La capitale pakistanaise s’est transformée ce samedi en l’épicentre d’une séquence diplomatique d’une rare intensité. Sous un dispositif militaire exceptionnel, avec un centre-ville quasi désert et la « Zone rouge » totalement verrouillée, se sont ouvertes les premières discussions directes entre les délégations américaine et iranienne depuis le déclenchement de la guerre et la succession de frappes qui ont profondément déstabilisé le Moyen-Orient. Mais au-delà de l’événement diplomatique lui-même, cette rencontre porte une signification politique bien plus profonde: il ne s’agit pas seulement de négocier un cessez-le-feu, mais de définir l’équilibre du rapport de force dans l’après-guerre.
Le choix d’Islamabad n’a rien d’anodin. Le Pakistan cherche manifestement à se positionner comme médiateur régional crédible, capable d’accueillir une négociation à très haute sensibilité stratégique. Le verrouillage complet de la capitale traduit autant une nécessité sécuritaire qu’une volonté politique: celle de donner à cette rencontre une solennité quasi historique. Le fait que le programme officiel reste entouré d’un silence presque total participe également de cette mise en scène. Dans les négociations internationales, l’opacité est souvent le premier indicateur de la fragilité du moment.

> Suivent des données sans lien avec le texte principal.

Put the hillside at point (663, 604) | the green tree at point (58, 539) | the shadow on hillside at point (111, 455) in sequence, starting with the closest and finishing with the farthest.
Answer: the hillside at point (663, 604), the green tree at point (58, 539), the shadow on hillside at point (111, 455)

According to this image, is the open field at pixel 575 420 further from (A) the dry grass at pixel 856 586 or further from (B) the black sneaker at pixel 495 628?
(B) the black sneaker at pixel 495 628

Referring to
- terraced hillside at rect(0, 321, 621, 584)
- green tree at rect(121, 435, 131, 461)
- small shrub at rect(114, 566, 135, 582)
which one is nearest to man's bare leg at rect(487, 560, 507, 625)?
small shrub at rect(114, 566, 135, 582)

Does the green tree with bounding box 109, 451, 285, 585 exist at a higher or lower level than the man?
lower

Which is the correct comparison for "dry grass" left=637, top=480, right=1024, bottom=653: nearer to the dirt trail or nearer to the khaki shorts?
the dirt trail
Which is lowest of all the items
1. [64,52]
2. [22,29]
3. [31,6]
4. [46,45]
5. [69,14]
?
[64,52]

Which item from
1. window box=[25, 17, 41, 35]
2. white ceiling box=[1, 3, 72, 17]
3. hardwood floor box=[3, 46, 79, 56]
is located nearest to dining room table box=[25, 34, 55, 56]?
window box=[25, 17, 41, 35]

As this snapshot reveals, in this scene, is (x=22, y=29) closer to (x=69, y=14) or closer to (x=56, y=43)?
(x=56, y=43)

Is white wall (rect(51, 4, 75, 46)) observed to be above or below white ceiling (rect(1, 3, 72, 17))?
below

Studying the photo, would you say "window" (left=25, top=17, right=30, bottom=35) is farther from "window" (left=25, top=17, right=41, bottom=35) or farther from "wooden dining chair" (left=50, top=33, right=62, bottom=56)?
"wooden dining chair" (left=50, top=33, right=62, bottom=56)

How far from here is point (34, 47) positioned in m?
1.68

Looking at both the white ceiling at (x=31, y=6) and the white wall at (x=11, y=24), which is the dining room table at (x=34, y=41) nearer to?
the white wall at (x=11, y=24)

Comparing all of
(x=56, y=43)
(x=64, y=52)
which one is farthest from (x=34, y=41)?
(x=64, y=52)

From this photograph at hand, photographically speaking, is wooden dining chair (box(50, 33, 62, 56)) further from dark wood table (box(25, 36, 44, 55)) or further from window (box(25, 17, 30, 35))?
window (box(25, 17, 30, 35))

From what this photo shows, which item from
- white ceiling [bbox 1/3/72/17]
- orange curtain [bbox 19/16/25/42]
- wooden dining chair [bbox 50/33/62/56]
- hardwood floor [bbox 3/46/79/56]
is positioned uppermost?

Du côté américain, la présence du vice-président J. D. Vance, entouré de Steve Witkoff et de Jared Kushner, montre que Washington entend piloter personnellement la sortie de crise. Les États-Unis abordent cette rencontre avec la volonté manifeste de convertir leur supériorité militaire récente en avantage diplomatique. Deux priorités dominent leur position: la réouverture du détroit d’Ormuz et l’obtention de garanties concrètes sur le programme nucléaire iranien. Les déclarations de Donald Trump affirmant qu’un accord se fera « avec ou sans Téhéran » relèvent clairement d’une stratégie de pression préalable.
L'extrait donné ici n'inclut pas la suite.